Throughout Jude the Obscure, Thomas Hardy develops many ideas through the use of irony. One of the major themes Hardy develops in this manner is education. Hardy invokes this technique in order to instill a thorough comprehension within the reader. Education comes to the forefront in Jude the Obscure. Everything that transpires in Jude’s life contains some type of ironic twist; however, his aspirations to attain an education stand out. Despite his valiant efforts, universities in the town of Christminster deny him what he aspires towards.
Irony, particularly in the form of education, predominates all of what occurs in the Thomas Hardy’s Jude the Obscure.
Irony results from Jude’s general knowledge. Although very fluent in Latin, Jude is not able to gain acceptance into any university. Jude’s Latin acumen is tested when he is challenged in a bar to recite the Creed by other patrons. Jude then states the Creed in perfect Latin. Undergraduates present pay little attention to what Jude is proclaiming.
Everyone else in the bar is surprised that Jude had actually known how to speak another tongue.
This shocks the people in the bar so much so that “a silence reigned among the rest in the bar, and the maid stood still, Jude’s voice echoing sonorously into the inner parlour, where the landlord was dozing, brining him out to see what was going on” (98). Overcoming the doubts of others, Jude is able to speak Latin flawlessly. By surprising all present, Jude shows that his educational background, though meager, does afford him the opportunity to study in a university.

Given request A:
According to the essay on Jude the Obscure, in which town do the universities deny Jude what he aspires towards?
Given request B:
Go on with the essay on Jude the Obscure from its last sentence.
The items after this essay come from a separate source.

Data supplied:
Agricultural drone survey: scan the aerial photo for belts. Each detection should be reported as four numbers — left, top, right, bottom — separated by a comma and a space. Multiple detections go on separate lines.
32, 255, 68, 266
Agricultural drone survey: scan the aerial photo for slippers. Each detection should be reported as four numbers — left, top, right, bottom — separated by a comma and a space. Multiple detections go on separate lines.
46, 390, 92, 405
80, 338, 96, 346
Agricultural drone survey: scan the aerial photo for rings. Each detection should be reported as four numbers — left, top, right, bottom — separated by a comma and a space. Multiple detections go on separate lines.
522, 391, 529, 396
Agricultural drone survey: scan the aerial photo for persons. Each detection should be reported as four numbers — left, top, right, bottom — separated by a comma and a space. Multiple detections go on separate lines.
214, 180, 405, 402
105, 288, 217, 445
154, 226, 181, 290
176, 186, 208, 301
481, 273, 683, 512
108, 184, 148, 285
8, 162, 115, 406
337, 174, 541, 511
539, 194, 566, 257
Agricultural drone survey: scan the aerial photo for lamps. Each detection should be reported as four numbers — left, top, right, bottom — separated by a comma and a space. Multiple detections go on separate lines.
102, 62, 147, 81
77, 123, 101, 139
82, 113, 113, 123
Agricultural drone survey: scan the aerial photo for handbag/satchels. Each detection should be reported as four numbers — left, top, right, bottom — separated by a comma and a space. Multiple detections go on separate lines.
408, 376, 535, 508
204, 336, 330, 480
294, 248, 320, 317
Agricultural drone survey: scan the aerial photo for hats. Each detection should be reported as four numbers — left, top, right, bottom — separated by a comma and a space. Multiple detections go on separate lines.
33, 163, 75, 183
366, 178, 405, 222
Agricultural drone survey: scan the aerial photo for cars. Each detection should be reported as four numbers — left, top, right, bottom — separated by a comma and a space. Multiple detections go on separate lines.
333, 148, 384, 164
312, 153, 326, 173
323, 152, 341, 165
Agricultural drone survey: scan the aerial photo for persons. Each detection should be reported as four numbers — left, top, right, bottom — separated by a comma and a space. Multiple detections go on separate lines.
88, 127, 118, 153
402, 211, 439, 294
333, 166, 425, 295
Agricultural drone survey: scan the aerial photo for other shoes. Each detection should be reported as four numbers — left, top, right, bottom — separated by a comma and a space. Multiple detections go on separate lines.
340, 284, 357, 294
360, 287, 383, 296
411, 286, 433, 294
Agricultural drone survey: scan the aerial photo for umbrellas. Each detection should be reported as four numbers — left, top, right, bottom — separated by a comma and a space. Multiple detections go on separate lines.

Written answer A:
Christminster.

Written answer B:
However, these universities continually discard him solely for social purposes.
Ironically, some of the well-to-do people, who are automatically selected by the university as a result of their social stance, may not have the same intelligence level that Jude displays. The knowledge that Jude presents in the bar should have been enough for him to be able to receive the education that he desperately yearns for. However, despite all he knows, he is denied an education, while some, especially the undergraduates in the bar, do not appreciate the opportunity they have been given.
Educational irony occurs in many other patterns in Hardy’s novel. Jude’s encounter with the police officer represents another example of an ironic situation. When Jude is delivering his aunt’s goods to her customers via horse and buggy, he trains the horse to learn the route. Once this occurs, he reads and studies his books as he continues to accomplish his appointed occupation. However, complaints about this practice do result from some residents. So much so that “the police man thereupon lay in wait for Jude, and one day accosted him and cautioned him” (28). However, Hardy vaguely states what “cautioned” represents in this case.
Moreover, by indirectly informing Jude that books are dangerous, the policeman’s cautioning of Jude is ironic. This advisory, albeit unclear, foreshadows the eventual trouble Jude will have fulfilling his dream of entering a university. Jude believes that just living in Christminster warrants a university education. He does not realize the social aspect that is associated with education in the city and how intricate and complex this system has become. The policeman’s advice represents the hardships that Jude will face in the coming years. Overlooking this advice, Jude is destined for disappointment. The uneducated policeman is able to see what Jude is blind to. By not heeding the policeman’s caution and by assuming that education in Christminster is uncomplicated, Jude sets himself up for failure.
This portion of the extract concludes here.